Hi. A printer should ideally be ok for a few days without clogging. Alcohol evaporates pretty quickly, so it's best just to use it if you encounter clogs. 

If you print out a nozzle check every week, there's enough ink goes through to keep the nozzles clean with virtually no expense in ink.


----------



## chonkymonky (Apr 1, 2007)

your right..i didnt think about how quickly alcohol evaporates. from now on im gonna run a quick nozzle check at least every two days. plus keep a bottle of alcojol near by..just in case..hehe.


----------



## ScreenMeister (Jun 5, 2007)

Well, I've enjoyed reading the above posts and will print them out for my artist. Today, we also ran in to a problem with our Epson 1280. One of those silly little jobs that ends up costing me way more time and money than ever intended. (I know...if it were easy, everybody would do it!...enough already.) Our 1280 was printing fine, then we installed a new T009 Epson cartridge. We're just printing Epson inks on some transfer papers. After installing the new cartridge it wouldn't print. Tried resetting the Waste Ink Counter, and didn't really do that successfully either. BAM! What to do? The client was going to show up in less than an hour, and I only needed to finish up 16 pieces! Jeez! I sent my artist to the local Office Depot with the art on a flash drive. He took some transfer sheets. Then came back with transfer sheets that were printed with laser printer ink. >DOH< Well, I couldn't use those.
OK...so as an interesting side note, we opted to print a different product using sublimation. So I used our other Epson, an R1800. That Epson is always loaded with just sublimation inks. But we have to take our design from our MAC and then run it to a Windows computer to output the art. Hey, don't ask me why? I just sign the checks. I don't have all the answers all the time. If you know of a better way, I'm all ears and low on checks. What next? Low and behold, the friggin Windows computer was dead! Would not even power on! Great now what? It must be FRIDAY! I'm running around trying to figure out what my next option was when the salesperson told me all the client needed was 25 gifts to give to high school age kids at a camp. Oh, now I get it. How about 25 of those Flashing Glasses we've got left over from another job? Heck, I don't even have to print those! There you go! Client showed up, saw the glasses, and was pretty geeked about the product and imprinted towels we had managed to complete. 
Now, if I can get that Epson 1280 to work, AND the R1800 to work without using a Windows machine, I'll be a happy camper.


----------



## conde tech (Nov 15, 2007)

Are the lights flashing on the 1280?


----------



## ScreenMeister (Jun 5, 2007)

conde tech said:


> Are the lights flashing on the 1280?


No. Once the 1280 is turned on, it makes its noise for a few seconds, the red light is on, and the green light is blinking. Then it settles with the green light on steady as well as the red light on steady.

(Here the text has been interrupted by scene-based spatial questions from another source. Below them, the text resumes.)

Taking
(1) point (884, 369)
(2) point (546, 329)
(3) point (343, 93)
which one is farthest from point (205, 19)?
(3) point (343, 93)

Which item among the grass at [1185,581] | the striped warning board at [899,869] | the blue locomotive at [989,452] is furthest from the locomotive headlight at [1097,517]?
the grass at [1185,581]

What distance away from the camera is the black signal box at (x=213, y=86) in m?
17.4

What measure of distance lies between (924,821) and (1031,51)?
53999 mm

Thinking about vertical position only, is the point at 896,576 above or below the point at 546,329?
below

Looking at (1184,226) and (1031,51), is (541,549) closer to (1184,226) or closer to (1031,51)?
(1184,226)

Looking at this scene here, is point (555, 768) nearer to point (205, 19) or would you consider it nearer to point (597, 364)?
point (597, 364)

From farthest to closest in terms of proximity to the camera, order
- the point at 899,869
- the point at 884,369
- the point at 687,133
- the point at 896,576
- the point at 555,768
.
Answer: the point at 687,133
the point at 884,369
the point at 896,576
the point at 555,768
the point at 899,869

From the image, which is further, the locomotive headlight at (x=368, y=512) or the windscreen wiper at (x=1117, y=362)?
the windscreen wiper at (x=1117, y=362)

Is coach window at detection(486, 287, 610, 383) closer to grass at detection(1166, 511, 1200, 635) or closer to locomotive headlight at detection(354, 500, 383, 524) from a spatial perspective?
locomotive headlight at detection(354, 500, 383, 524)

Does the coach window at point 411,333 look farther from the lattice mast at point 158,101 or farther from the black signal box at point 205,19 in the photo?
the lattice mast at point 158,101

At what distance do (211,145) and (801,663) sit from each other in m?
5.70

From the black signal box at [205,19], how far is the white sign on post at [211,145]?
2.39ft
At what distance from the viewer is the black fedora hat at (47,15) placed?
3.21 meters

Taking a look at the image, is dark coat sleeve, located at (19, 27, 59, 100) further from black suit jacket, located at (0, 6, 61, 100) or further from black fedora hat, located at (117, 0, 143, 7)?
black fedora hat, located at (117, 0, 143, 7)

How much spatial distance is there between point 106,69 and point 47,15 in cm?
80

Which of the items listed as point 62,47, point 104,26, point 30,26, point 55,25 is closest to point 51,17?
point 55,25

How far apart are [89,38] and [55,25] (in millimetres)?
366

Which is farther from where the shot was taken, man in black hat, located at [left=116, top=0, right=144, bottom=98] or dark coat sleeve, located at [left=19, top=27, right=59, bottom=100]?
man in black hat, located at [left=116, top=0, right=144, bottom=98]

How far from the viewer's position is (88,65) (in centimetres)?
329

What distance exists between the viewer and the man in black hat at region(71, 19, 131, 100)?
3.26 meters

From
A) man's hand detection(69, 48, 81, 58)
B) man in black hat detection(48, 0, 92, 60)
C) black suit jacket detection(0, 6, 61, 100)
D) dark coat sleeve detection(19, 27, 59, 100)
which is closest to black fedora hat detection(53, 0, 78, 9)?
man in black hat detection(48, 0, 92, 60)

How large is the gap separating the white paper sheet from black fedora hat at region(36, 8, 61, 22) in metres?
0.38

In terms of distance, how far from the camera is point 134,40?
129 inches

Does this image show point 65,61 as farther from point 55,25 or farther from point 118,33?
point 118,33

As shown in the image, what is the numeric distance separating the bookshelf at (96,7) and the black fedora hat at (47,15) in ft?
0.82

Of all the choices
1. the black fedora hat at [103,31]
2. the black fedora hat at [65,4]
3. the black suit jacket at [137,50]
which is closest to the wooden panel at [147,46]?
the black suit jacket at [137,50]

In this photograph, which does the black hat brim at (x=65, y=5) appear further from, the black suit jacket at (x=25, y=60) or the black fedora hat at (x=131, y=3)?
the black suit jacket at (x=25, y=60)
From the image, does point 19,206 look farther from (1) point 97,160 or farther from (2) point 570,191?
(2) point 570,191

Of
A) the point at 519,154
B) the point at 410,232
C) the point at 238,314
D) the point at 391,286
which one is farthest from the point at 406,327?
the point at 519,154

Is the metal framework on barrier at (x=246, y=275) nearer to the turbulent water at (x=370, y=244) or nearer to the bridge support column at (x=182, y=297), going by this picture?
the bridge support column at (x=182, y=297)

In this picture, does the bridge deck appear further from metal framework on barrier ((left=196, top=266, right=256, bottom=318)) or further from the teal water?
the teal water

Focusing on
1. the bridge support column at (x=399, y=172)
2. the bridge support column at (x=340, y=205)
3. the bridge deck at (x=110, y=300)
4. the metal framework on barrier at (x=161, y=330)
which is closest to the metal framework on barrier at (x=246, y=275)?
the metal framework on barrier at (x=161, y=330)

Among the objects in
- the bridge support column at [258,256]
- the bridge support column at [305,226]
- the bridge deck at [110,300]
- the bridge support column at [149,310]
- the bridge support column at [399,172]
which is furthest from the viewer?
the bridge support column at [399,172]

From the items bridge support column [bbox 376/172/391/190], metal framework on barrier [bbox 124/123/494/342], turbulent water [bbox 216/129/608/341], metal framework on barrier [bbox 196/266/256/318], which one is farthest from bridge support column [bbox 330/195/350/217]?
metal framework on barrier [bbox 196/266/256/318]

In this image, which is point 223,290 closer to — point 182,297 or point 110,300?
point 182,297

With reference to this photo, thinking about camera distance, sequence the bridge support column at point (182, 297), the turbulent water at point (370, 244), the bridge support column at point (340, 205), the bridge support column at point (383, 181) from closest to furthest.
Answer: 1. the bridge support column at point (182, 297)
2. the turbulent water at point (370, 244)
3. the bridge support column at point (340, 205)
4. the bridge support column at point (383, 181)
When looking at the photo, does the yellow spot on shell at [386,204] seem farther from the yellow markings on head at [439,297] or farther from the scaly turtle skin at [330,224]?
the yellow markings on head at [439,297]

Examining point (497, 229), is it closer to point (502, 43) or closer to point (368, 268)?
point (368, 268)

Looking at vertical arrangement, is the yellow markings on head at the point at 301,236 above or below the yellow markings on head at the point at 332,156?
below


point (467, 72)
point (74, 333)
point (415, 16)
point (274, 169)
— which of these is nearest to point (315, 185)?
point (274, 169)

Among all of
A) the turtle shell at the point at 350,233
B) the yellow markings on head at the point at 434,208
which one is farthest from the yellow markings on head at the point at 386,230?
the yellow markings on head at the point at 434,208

Also, any ideas on how we can take our artwork direct from our Mac to the 1280 without going through a PC?

Thanks for your assistance.


----------



## xtees (Oct 4, 2008)

it's time to ditch the epson.... after 5 years and six of their printers... a 2200, two 1280s... two r280s.. and a 1400.... between myself, my epson repairman, and my CIS & ink vendor.... we have figured out that epson is doing their best to foil the use of CIS with their printers.... the motherboard sooner or later recognizes that you are not changing cartridges and disables the cyan (on the 1280s, 1400s, and the r280s) or the yellow (on the 2200).... it's always the color that has to travel the furthest to the print head.


----------



## chonkymonky (Apr 1, 2007)

hey xtees...can you recommend a good replacement for the Epson for sublimation?


----------



## shirtorders.com (Oct 6, 2008)

Wow, alcohol in the sponge tray? How did you let it soak? I've never tried that before but might need to, my epson 1400 has been printing blacks a little lighter/greener than I would like. I'm using a CIS system from inkjet fly with pigment inks.


----------



## chonkymonky (Apr 1, 2007)

@bryan....on my 1280 i just pressed the "change ink" button to move the ink heads away from the tray. i then soaked the cotton on a q-tip with alcohol and let a few drops fall into the tray. the printer was then turned off to set the heads back on to the tray and i let it sit for overnight. although a few hours may do the trick just as good.


----------



## shirtorders.com (Oct 6, 2008)

Thanks a lot! I'll give it a try and let you know how it works out.


----------



## uncletee (Feb 25, 2007)

get rid of the 1280


----------



## chonkymonky (Apr 1, 2007)

actually the reason for me posting this thread was to get suggestions on what printer was on the market that i could replace the 1280 with. something that didnt have the clogging issue. people keep telling me to get rid of the epson but nobody tells me what to replace it with. although now that i got my epson working again..ive had no problems since now i turn it on every two days or so to keep the heads clear. a little extra maintenance goes a long way.


----------